沈昭宁没有回答柳氏。她搬了一把椅子放在屋子中间,扶着春鸢坐下。然后站在春鸢旁边,面对着柳氏。

“春鸢,告诉她,你在我母亲死前三天看到了什么。”

春鸢坐在椅子上,双手交握在膝盖上,指节因为用力而发白。她看着柳氏,眼睛里没有恨,只有一种被压了太多年终于等到机会说出来的执拗。

“夫人死前三天,柳姨娘端了一碗药进来。”春鸢的声音有些发抖,但每一个字都咬得很清楚,“夫人那天精神好了一些,说想喝口水。柳姨娘不让,说先把药喝了。夫人喝了药就睡了,睡了整整一天一夜。我觉着不对,去翻药渣,发现药渣里有一味不是方子上的药。”

“后来呢?”沈昭宁问。

“后来我去找柳姨娘,问她是不是抓错了药。柳姨娘说我不懂药,让我少管闲事。第二天夫人就不好了。”春鸢抬起头看着柳氏,一字一字地说,“夫人闭眼之前最后说了一句话:‘让阿宁别碰我的东西。’”

这是沈昭宁第一次听到这句话。她的母亲在咽气之前,把最后一句话用在警告女儿,因为她知道,碰了就会死。

“你胡说。”柳氏猛地站起来,绣了一半的鞋面落在地上,积攒的情绪开始冲撞,“你这个小贱蹄子,当年就是你在夫人面前搬弄是非,你们主仆俩串通好了来编排我!”

“我不想跟你谈春鸢说的是真是假。”沈昭宁的声音很平静,像是在说一件和今天的晚饭有关的寻常事,“她的供词,加上我收集的证据,无论你认不认,都已经够定你的罪了。”

“那你来做什么?”柳氏几乎是喊出来的,声音尖锐,带着一种被逼到墙角之后的歇斯底里。

沈昭宁忽然往前走了一步。

她的眼睛盯着柳氏的眼睛,带有压迫感。柳氏被这道目光逼得后退了半步,腿弯撞在矮榻边缘,跌坐下去。
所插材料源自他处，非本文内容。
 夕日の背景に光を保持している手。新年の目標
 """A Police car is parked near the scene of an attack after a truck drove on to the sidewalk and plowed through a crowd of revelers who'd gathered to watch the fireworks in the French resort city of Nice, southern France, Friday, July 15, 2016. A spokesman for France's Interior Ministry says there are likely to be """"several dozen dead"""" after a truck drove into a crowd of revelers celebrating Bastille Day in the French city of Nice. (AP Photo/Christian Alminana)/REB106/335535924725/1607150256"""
“我今天来,是因为还有一件事我没想通。我母亲查军饷线,韩彻把证据交给了她。这个时间点,和她开始被你换药的时间点,几乎吻合。”沈昭宁停了一下,声音又轻又慢,“也就是说,她刚一摸到那条线,你就开始动手了。你不可能自己知道她摸到了什么。一定是有人告诉你的。”

沈昭宁蹲下来,视线和跌坐在矮榻上的柳氏齐平。

“那个人,给你指路的人。他让你把马兜铃换进去,让你控制剂量,他怕你心软。所以你一定是隔一段时间拿一次药,而不是一次就拿够。”

这段话沈昭宁说得很轻很平,像是在自言自语。

柳氏没有回答,手指抓着榻上的褥子,指节根根发白。

“你是不是以为,你不说话我就不知道了。”沈昭宁的声音压得更低了一些,像是在说一个秘密,“不想让我母亲活着的人,是前朝的人。他们怕她。一个深宅妇人能让他们怕成那样,说明她手上有的东西远比我想象的更重。”

沈昭宁忽然站起来,居高临下地看着柳氏。

“你知不知道,那些人为了断我母亲的线索,杀了不止一个人?韩彻被勒死,账房孙德全被灭口,连改记录的兵部主事都被吓得致仕回乡。你以为你一个后宅妇人凭什么能好好活到现在?”

柳氏被戳中痛点,嘴唇开始发抖。

“因为你之前还有用。”沈昭宁替她回答了,“可你现在已经用不着了。被送到家庙的那天起,你就没有用了。你看你在这里这么久,有没有一个人来救你?有没有一个人来递话?连沈玉柔都没来看过你一眼。”

这一刀捅得很准,柳氏的脸色在那一瞬间从惨白变成了铁青。她最在乎的是沈玉柔。

“不是我不让她来。”柳氏的声音忽然变得很低,像是在用最后一点力气说话,仿佛在自欺欺人,“是你不让她来。”

“我没有拦过她。”沈昭宁淡淡地说,“是她自己不愿意来。你要不要我让人去问问她?”

柳氏的呼吸骤然急促起来,张了张嘴,想说什么,却只发出一声含混的呜咽。柳氏的眼睛里满是绝望。她护了沈玉柔半辈子,替她做那么些见不得光的事。到头来,连一面都换不到。

空气在屋子里凝住了。烛火晃了一下,影子在墙上歪了一歪。春鸢坐在椅子上,双手攥着衣角,大气都不敢出。

“你母亲……”柳氏忽然开了口,声音哑得像破锣,“你母亲若安分些,就不会死得那样快。”